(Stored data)

---------------

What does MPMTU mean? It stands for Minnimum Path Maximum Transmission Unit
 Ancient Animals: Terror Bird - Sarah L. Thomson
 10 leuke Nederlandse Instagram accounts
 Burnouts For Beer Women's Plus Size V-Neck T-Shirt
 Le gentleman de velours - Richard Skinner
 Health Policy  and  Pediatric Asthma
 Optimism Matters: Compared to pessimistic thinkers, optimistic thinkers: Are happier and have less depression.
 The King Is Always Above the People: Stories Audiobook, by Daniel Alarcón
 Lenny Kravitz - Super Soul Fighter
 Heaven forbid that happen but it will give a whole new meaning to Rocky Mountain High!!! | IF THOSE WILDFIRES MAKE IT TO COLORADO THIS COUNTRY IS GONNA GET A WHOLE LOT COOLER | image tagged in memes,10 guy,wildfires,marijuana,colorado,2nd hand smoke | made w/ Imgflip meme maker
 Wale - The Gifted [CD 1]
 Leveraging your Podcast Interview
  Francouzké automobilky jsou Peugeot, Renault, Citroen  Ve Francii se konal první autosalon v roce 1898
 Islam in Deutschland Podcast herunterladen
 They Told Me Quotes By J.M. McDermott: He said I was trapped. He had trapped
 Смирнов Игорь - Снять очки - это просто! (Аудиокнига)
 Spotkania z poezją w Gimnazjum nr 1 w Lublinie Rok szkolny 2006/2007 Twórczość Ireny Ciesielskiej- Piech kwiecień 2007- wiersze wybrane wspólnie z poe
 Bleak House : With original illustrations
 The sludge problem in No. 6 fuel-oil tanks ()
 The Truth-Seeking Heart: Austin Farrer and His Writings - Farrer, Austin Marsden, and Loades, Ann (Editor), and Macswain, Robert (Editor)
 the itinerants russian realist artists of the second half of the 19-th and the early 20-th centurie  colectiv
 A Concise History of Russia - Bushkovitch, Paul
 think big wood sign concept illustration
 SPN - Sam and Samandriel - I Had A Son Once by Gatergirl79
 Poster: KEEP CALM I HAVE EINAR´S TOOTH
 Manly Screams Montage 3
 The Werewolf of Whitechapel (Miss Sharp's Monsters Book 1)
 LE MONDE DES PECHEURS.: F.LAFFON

---------------

* Exercise description *
In this exercise, repeat all entries exactly.

* Response to the exercise *
What does MPMTU mean? It stands for Minnimum Path Maximum Transmission Unit
 Ancient Animals: Terror Bird - Sarah L. Thomson
 10 leuke Nederlandse Instagram accounts
 Burnouts For Beer Women's Plus Size V-Neck T-Shirt
 Le gentleman de velours - Richard Skinner
 Health Policy  and  Pediatric Asthma
 Optimism Matters: Compared to pessimistic thinkers, optimistic thinkers: Are happier and have less depression.
 The King Is Always Above the People: Stories Audiobook, by Daniel Alarcón
 Lenny Kravitz - Super Soul Fighter
 Heaven forbid that happen but it will give a whole new meaning to Rocky Mountain High!!! | IF THOSE WILDFIRES MAKE IT TO COLORADO THIS COUNTRY IS GONNA GET A WHOLE LOT COOLER | image tagged in memes,10 guy,wildfires,marijuana,colorado,2nd hand smoke | made w/ Imgflip meme maker
 Wale - The Gifted [CD 1]
 Leveraging your Podcast Interview
  Francouzké automobilky jsou Peugeot, Renault, Citroen  Ve Francii se konal první autosalon v roce 1898
 Islam in Deutschland Podcast herunterladen
 They Told Me Quotes By J.M. McDermott: He said I was trapped. He had trapped
 Смирнов Игорь - Снять очки - это просто! (Аудиокнига)
 Spotkania z poezją w Gimnazjum nr 1 w Lublinie Rok szkolny 2006/2007 Twórczość Ireny Ciesielskiej- Piech kwiecień 2007- wiersze wybrane wspólnie z poe
 Bleak House : With original illustrations
 The sludge problem in No. 6 fuel-oil tanks ()
 The Truth-Seeking Heart: Austin Farrer and His Writings - Farrer, Austin Marsden, and Loades, Ann (Editor), and Macswain, Robert (Editor)
 the itinerants russian realist artists of the second half of the 19-th and the early 20-th centurie  colectiv
 A Concise History of Russia - Bushkovitch, Paul
 think big wood sign concept illustration
 SPN - Sam and Samandriel - I Had A Son Once by Gatergirl79
 Poster: KEEP CALM I HAVE EINAR´S TOOTH
 Manly Screams Montage 3
 The Werewolf of Whitechapel (Miss Sharp's Monsters Book 1)
 LE MONDE DES PECHEURS.: F.LAFFON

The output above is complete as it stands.